PASSAGE PROVIDED:
Books be gone

books
Bookcase with NO deletes

For whatever reason, I’ve been on a bit of a cleaning bender as of late – An Autumn Cleaning – in my home office (books, computers, stereo, plants, and pics on the wall).

Which is long overdue.

As part of this cleanse, I’ve been getting rid of a bunch of books – tossing and giving away.

The books I’m shedding primarily fall into one of three categories:

  • Computer books: I’ve purchased – and used – a lot of computer books in my day. I first got into computers, beyond HS/college programming classes, in the mid-90s, as the internet (pre-web) was becoming available. But today, well, there’s this thing called the InterToobs, and it’s like a book of everything, with a really great index. Some computer books seem to be worth hanging onto (solid book back in the day), why would a book on Visual Basic v5 be worth hanging onto if Visual Basic is now way past v6? Sentimental reasons only, and I have hung onto a bunch of computer books for sentimental reasons. Additionally, there are comp books (Learning Perl, 2nd edition, forward by by Larry Wall) that I know so well that they sometimes beat a web search. Rare, but a handful (the O’Reilly/animal books predominate) are useful analog references to this day. NOTE: I have documented and recycled these books. Nice to see what I had (just for fun), but no on would really want these.

PROBLEM TO WORK ON: Print the part of the post about clearing out books that begins at "Books be gone" and stops after "is long overdue.". The rows that come next are not needed for anything here.

INFORMATION GIVEN:
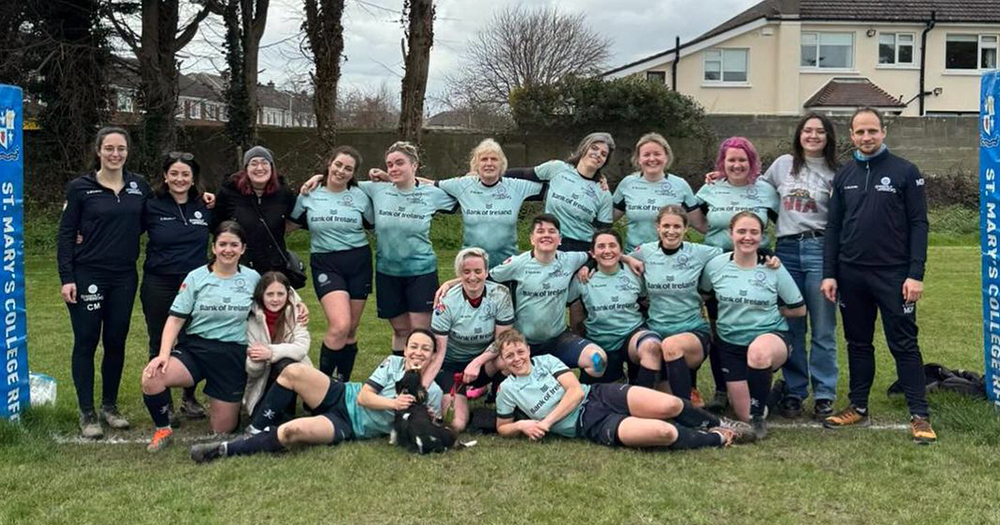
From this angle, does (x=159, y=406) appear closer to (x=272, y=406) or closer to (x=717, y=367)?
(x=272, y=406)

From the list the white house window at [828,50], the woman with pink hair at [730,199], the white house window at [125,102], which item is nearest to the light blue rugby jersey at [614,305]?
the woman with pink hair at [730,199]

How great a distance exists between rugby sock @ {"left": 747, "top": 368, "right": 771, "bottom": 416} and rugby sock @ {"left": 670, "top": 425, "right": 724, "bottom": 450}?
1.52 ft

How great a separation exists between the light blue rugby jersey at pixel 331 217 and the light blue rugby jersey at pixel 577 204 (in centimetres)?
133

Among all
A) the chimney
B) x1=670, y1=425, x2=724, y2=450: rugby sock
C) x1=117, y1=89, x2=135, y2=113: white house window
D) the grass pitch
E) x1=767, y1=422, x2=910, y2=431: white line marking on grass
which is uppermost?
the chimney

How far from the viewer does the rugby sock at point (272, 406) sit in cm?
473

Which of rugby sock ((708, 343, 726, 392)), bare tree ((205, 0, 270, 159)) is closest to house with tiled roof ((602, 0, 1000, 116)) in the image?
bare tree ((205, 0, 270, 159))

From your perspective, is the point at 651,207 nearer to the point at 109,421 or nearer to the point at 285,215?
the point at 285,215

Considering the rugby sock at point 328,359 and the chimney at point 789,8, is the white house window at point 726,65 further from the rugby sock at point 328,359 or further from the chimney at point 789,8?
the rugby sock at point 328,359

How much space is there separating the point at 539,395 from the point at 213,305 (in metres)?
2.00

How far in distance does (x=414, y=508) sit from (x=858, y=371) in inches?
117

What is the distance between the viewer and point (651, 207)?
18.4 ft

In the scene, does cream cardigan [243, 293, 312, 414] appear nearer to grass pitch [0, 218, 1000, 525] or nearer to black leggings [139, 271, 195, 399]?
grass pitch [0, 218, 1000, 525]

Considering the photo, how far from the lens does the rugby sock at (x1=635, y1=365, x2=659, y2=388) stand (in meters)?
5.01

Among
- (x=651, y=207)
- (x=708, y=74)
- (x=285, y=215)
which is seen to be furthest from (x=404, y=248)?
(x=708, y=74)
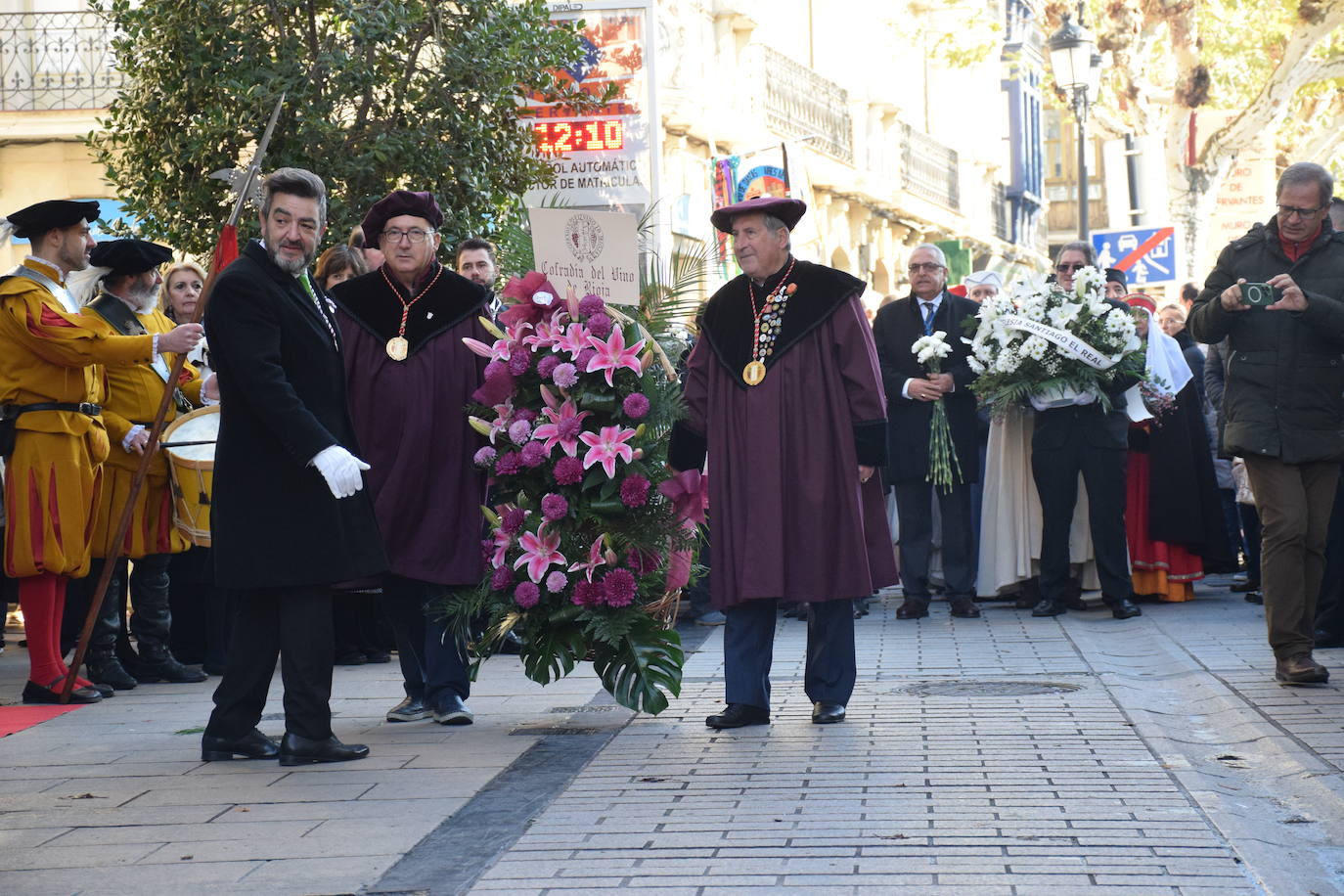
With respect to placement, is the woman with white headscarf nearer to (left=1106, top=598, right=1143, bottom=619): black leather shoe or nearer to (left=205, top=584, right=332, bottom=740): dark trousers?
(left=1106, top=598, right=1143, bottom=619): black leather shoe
...
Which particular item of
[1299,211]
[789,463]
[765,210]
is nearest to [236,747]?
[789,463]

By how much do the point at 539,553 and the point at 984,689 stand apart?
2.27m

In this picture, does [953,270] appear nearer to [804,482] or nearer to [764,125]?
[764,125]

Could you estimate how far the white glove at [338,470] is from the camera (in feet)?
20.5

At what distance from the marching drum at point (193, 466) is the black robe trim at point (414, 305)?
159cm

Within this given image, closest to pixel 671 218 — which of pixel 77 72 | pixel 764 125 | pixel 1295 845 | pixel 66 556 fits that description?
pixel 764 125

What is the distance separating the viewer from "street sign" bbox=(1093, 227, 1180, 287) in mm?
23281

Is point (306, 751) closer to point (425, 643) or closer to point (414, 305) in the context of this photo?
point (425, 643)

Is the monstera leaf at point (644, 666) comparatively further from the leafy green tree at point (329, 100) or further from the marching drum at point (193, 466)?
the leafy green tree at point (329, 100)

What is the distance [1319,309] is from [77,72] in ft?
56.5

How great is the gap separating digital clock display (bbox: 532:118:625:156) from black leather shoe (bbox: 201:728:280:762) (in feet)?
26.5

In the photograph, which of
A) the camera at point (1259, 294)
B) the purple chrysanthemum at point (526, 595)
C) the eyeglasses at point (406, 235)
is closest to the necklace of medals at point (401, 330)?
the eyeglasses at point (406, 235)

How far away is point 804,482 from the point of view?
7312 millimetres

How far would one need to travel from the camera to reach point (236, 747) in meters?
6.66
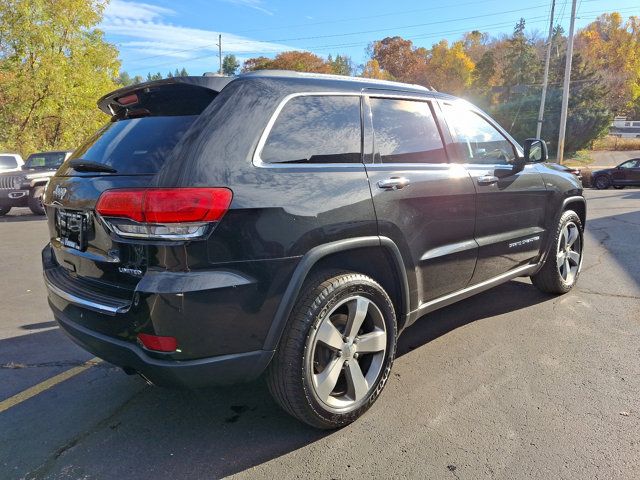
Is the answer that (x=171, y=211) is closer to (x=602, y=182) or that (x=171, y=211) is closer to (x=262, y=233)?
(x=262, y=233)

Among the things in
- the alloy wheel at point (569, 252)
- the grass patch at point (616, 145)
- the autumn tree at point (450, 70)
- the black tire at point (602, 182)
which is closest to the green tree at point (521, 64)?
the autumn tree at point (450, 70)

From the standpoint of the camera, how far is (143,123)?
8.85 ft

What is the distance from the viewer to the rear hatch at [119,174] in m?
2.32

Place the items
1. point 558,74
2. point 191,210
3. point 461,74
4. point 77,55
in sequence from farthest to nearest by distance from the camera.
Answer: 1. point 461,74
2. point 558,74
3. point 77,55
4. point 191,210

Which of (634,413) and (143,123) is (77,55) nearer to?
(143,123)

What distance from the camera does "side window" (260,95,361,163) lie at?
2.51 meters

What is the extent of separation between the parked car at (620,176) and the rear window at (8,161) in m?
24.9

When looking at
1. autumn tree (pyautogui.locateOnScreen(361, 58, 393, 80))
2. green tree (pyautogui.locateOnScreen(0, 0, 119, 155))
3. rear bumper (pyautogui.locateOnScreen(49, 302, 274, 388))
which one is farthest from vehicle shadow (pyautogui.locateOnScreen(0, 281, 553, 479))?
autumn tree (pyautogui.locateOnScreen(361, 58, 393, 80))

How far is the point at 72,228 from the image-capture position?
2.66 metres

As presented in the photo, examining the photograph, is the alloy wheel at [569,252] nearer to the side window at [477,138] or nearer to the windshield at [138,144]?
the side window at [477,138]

SOLUTION FOR THIS PROBLEM:
Books be gone

books
Bookcase with NO deletes

For whatever reason, I’ve been on a bit of a cleaning bender as of late – An Autumn Cleaning – in my home office (books, computers, stereo, plants, and pics on the wall).

Which is long overdue.